La Cazadora había avituallado a la Pinta, pero no solo a la nave, también al almirante Colón, que se fue abastecido de pasión y de magia. Nunca podría olvidar a la dama.
Sin embargo, no hubo más encuentros, porque cuando el marinero regresó, Beatriz había contraído un nuevo matrimonio, esta vez con el adelantado Alonso Fernández de Lugo, conquistador de La Palma y Tenerife. Tras sus nupcias en 1498, se trasladó a Tenerife con él, dejando en la Gomera a Hernán Muñoz como gobernante. Todo parecía controlado, cuando ya en Tenerife, recibió información de sus vasallos gomeros, que le aseguraban que el gobernador puesto por ella era un traidor e intentaba facilitar el alzamiento de la Gomera por parte del cuñado de Beatriz, Sancho Herrera y Peraza, señor de Lanzarote, que no aceptaba su segundo casamiento. De poco sirvió que el hombre intentara defenderse de la acusación que Beatriz fue a la Gomera a escuchar. Esa misma noche lo mandó ahorcar en la plaza y se volvió a Tenerife.
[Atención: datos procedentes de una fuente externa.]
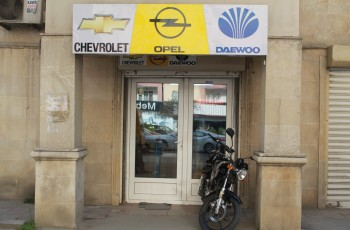 Opel Daewoo Chevrolet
La viuda de Muñoz escribió a la corte y unió su queja a la de tantos por extorsiones y otros agravios hasta que la reina se vio obligada a requerir la presencia de Beatriz de Bobadilla. La Dama Sangrienta llegó a la corte sintiéndose perseguida por todos, pensando que en cada esquina había un enemigo queriendo arrebatarle sus propiedades, su poderío o hasta la tutela de sus hijos. Y no iba descaminada. Allí, en la propia corte, un día cualquiera, Beatriz apareció muerta en su cama. Muchos pensaron que había sido asesinada. Algunos aseguraron que fue la propia reina Isabel, que también moriría ese mismo año y que no quería volver a verla junto a su marido, quien ordenó que la envenenaran.
La Cazadora, la Dama Sangrienta, la sangrienta dama cazadora, resultó cazada. Aunque no murió empapada en esa sangre que tanto le complacía derramar si era de otros, sino retorcida de dolor sobre su propio vómito.”